As a full spectrum protein source spirulina will help to balance brain chemistry and improve mental sharpness, as well as improve cellular communication so every cell in your body will talk and ‘hear’ better.  It is also a blood builder and has been used to alleviate anaemia as it helps increase levels of haemoglobin, and is a great tonic for the immune system, useful for fighting viral infections, as well as  helping maintain healthy insulin levels.

Studies are increasingly confirming the benefits to health.  There are scientific studies supporting the use of spirulina in improving the following:

Macular degeneration
Type II diabetes
Cardiovascular disease, including high blood pressure
Non-alcoholic fatty liver disease
Liver problems
Neurodegenerative disorders (Parkinsons, Alzheimers)
Bone marrow and blood health
Cancer protection
Reduced allergy sensitivity
Radiation protection
Reduced sensitivity to pain
Improving arthritis symptoms

It is also used to help with painful periods and helps to reduce the fatigue often felt with menstruation, as well as being helpful for the menopause.  Spirulina also balances gut microflora, particularly the important lactobacillus bacteria.

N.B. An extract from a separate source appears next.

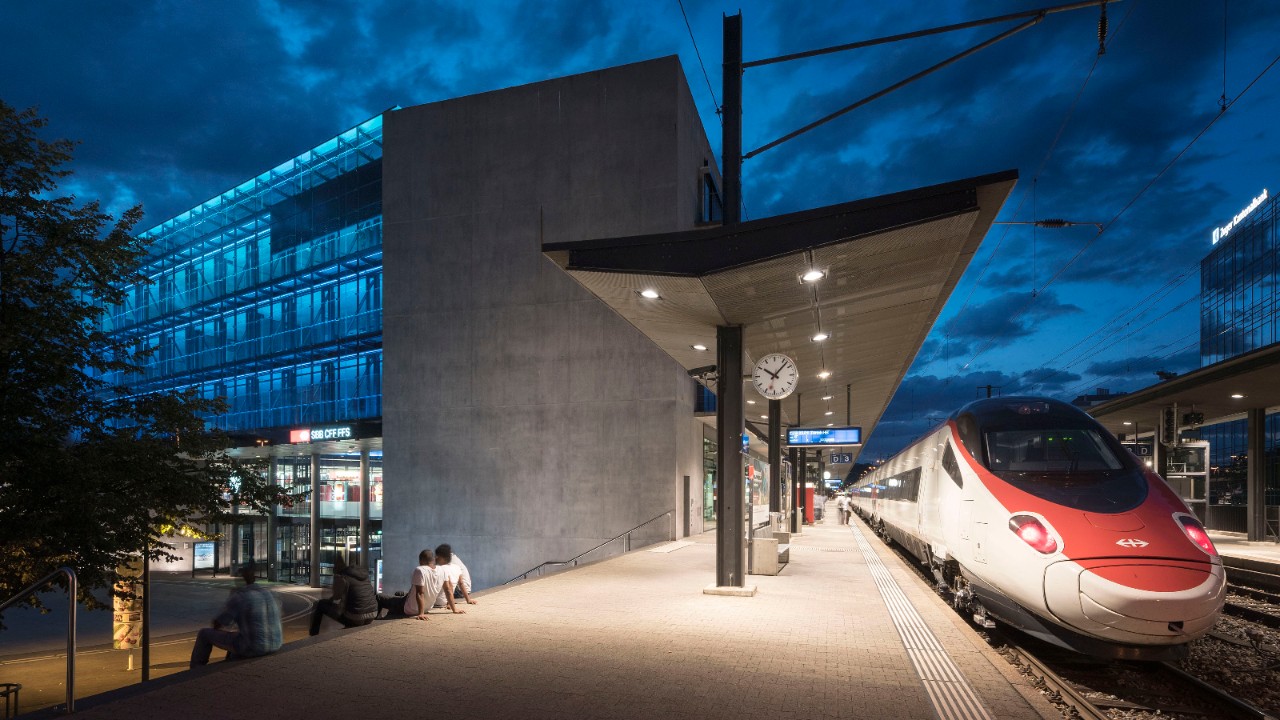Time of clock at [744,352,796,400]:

Some health experts recommend using spirulina for 3 weeks then taking a week’s break before starting again, others recommend using continuously.  See what works best for you.    Although very safe occasionally some people find their body reacts to the benefits of spirulina.  This is usually highlighting the state of their health and may include some the following:

Slight fever – metabolism is increased and may elevate body temperature
Dark green stools – spirulina is helping to clear accumulated waste in your colon which may darken stools.  Chlorophyll may also turn stools green.
Wind – this is indicative of the digestive system not functioning properly
Restlessness – the bioavailability of protein is being converted into heat energy which may give temporary feelings of restlessness.
Skin breakouts or rash – this is indicative of colon cleansing and is temporary
Drowsiness – a by-product of the detoxification process.  Your body is run down and exhausted, so give it some proper rest

Available either as a powder, tablets, flakes or capsules.  Find an organic or well-regulated source as spirulina grown in an uncontrolled environment can become contaminated.  The ideal daily dose is between 3 and 5 grams, although it is safe to take higher.  Due to the detoxifying effects, start at the low end of the dosage and gradually increase as you get a feel for how your body responds.

Adding spirulina in to your health regime will only be of benefit.  Try this gift from Mother Nature and start to reap the benefits.